Jorge Stolfi (born São Paulo, 1950) is a full professor of computer science at the State University of Campinas, working in computer vision, image processing, splines and other function approximation methods, graph theory, computational geometry, and several other fields. According to the ISI Web Of Science, as of 2010 he was the most highly cited computer scientist in Brazil.
Jorge Stolfi was born in Vila Carrão, a suburb of São Paulo. His parents had immigrated to Brazil from the Veneto region of Italy only two years earlier, and so he spoke Venetian as his first language.
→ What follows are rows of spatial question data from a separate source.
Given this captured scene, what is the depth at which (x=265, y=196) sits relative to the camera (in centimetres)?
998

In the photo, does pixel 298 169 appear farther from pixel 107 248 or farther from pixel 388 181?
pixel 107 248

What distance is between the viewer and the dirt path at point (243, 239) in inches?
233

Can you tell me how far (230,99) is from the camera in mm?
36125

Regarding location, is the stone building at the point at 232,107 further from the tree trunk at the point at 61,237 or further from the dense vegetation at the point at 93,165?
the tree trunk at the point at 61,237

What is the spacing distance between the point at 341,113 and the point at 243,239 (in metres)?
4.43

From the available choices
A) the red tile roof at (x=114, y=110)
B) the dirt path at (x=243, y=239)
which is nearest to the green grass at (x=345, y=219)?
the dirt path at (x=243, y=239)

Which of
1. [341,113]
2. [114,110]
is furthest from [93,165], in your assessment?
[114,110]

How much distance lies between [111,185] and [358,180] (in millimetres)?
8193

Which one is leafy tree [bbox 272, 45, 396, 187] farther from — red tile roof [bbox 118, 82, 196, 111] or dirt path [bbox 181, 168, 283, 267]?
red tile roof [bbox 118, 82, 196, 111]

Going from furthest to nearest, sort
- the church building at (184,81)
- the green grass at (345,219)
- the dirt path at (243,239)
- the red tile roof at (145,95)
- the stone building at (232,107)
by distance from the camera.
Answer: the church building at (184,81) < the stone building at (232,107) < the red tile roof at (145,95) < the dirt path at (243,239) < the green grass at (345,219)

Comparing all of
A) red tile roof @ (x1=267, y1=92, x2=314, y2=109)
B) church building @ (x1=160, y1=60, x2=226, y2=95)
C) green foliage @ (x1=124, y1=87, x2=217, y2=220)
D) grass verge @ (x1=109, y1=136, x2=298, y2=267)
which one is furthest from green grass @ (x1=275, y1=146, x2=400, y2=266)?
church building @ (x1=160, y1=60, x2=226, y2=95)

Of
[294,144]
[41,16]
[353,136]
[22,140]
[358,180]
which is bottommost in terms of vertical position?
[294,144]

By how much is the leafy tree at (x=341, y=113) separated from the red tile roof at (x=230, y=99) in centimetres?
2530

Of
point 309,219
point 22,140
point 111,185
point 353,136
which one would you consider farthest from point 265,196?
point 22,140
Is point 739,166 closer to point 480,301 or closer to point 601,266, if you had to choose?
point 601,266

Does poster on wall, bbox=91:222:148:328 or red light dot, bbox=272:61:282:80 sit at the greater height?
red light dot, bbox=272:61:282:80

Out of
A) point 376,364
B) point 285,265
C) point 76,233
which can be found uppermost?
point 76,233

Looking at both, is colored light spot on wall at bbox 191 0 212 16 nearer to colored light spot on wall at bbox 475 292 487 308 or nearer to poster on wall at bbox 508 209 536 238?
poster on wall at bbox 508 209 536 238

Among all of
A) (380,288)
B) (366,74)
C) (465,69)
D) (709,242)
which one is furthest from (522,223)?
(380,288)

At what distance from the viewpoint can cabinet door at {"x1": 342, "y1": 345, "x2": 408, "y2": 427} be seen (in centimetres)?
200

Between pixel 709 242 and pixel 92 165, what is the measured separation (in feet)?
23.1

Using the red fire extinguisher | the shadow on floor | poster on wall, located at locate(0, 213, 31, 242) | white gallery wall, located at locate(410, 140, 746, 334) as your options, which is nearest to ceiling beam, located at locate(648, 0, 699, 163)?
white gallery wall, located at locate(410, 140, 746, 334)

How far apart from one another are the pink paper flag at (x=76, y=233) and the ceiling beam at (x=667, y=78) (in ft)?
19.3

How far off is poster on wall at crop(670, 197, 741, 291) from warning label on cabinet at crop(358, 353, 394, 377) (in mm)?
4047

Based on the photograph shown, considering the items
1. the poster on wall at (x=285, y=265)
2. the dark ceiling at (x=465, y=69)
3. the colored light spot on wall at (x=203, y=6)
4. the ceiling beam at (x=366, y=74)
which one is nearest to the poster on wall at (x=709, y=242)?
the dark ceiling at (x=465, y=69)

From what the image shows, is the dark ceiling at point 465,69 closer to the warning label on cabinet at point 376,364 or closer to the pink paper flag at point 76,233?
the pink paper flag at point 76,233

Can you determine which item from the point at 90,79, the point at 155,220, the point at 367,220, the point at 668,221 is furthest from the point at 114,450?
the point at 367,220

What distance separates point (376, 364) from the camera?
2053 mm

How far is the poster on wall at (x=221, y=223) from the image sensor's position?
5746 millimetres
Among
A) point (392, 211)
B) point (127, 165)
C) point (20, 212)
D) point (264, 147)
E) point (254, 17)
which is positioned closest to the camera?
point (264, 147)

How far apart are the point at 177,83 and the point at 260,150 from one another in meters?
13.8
He obtained an Engineering degree in Electronics (1973) and M.Sc. in Applied Mathematics (1979) from the University of São Paulo. From 1979 to 1988 he was a student of Leo Guibas at Stanford University, where he got a Ph.D in Computer Science. He had a CNPq grant from 1979 to 1983, then a research internship at Xerox PARC until 1985, and also at the DEC Systems Research Center (SRC) until 1988. After obtaining his Ph.D. he became a Research Engineer at SRC.
In 1992 he returned to Brazil to take a position at the Computer Science Department of the University of Campinas (UNICAMP), which later became the university's Institute of Computing. He was the Institute's chairman from 2004 to 2008.